New York lawmakers divided on Rexit

United States Secretary of State Rex Tillerson
United States Secretary of State Rex Tillerson
Alexandros Michailidis/Shuttersock
United States Secretary of State Rex Tillerson

New York lawmakers divided on Rexit

Democrats bemoan White House chaos, while Republicans welcome Pompeo.
March 13, 2018

After months of speculation, Rexit is here. Embattled Secretary of State Rex Tillerson was fired by President Donald Trump, who announced the decision to replace Tillerson with current CIA Director Mike Pompeo on Twitter. CIA Deputy Director Gina Haspel will be the new director of the agency, if both she and Pompeo are confirmed by the Senate.
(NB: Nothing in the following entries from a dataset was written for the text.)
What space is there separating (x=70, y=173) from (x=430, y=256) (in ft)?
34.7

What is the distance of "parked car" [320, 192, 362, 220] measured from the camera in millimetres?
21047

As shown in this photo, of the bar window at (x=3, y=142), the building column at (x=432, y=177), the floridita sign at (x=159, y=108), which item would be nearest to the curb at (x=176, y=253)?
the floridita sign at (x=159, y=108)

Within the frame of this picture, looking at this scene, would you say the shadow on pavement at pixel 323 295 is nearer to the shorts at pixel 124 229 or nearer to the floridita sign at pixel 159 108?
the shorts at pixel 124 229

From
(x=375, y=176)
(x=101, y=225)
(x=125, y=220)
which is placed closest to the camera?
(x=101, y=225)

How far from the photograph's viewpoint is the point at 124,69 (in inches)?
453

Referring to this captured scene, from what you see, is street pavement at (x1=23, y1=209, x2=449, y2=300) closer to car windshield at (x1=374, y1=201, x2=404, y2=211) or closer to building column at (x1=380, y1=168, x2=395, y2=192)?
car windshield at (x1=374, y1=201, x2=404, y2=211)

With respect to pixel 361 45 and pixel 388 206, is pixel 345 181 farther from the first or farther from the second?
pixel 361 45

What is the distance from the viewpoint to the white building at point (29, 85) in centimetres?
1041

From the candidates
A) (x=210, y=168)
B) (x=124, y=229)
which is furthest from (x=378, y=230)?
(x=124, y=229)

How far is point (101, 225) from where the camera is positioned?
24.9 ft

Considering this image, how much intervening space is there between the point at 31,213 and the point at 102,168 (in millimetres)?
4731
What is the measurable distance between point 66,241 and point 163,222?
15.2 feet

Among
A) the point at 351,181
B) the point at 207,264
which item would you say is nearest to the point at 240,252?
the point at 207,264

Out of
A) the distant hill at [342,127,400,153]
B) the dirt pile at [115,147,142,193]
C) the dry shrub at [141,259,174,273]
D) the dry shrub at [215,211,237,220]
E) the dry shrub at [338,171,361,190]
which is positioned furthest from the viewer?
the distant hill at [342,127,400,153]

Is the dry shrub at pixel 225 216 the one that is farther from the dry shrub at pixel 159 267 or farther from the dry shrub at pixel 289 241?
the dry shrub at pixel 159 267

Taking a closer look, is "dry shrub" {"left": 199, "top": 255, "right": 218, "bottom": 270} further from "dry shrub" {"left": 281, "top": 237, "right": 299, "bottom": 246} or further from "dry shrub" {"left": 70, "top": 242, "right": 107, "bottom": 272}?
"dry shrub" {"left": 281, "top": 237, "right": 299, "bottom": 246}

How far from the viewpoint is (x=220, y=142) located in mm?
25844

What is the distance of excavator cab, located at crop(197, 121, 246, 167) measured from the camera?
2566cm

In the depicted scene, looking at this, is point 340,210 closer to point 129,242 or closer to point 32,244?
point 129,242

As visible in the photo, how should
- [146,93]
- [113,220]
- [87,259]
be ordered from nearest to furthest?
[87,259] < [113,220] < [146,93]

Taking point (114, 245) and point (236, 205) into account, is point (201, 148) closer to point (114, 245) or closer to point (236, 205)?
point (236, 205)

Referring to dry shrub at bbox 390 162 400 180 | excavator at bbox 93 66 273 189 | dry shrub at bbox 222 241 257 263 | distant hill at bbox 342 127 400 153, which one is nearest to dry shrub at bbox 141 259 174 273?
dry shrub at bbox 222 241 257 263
The news of Tillerson’s impending departure divided New York’s lawmakers, with Democrats decrying the lack of stability in the White House and Republicans cheering the choice of Pompeo, their former colleague in Congress.

Tillerson and Trump have had several policy and personality differences, such that Tillerson allegedly calling the president a “moron” appears not to have even been the primary cause of his demise. Trump justified the staff change by saying he wanted a new team for his upcoming talks with North Korean leader Kim Jong-un, but the president and Tillerson have also differed on issues such as continuing with the agreement in which Iran agreed to forgo nuclear weapons.
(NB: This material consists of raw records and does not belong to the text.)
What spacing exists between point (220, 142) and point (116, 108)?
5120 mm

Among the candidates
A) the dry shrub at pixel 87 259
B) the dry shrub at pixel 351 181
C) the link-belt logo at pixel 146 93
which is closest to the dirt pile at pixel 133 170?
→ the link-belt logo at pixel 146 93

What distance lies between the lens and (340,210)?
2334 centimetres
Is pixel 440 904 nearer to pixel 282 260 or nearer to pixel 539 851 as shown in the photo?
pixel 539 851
“When you look at the Iran deal, I think it’s terrible. I guess he thought it was okay,” Trump told reporters on Tuesday, discussing his dismissal of Tillerson. Opposition to the 2015 Iran agreement is especially strong among New York Republicans, who tend to be hawkish on Middle East policy. While New York Democrats tend to be staunch supporters of Israel, they are more inclined to back former President Barack Obama’s Iran deal, arguing that preventing a nuclear Iran is in the interest of the United States and its allies, including Israel.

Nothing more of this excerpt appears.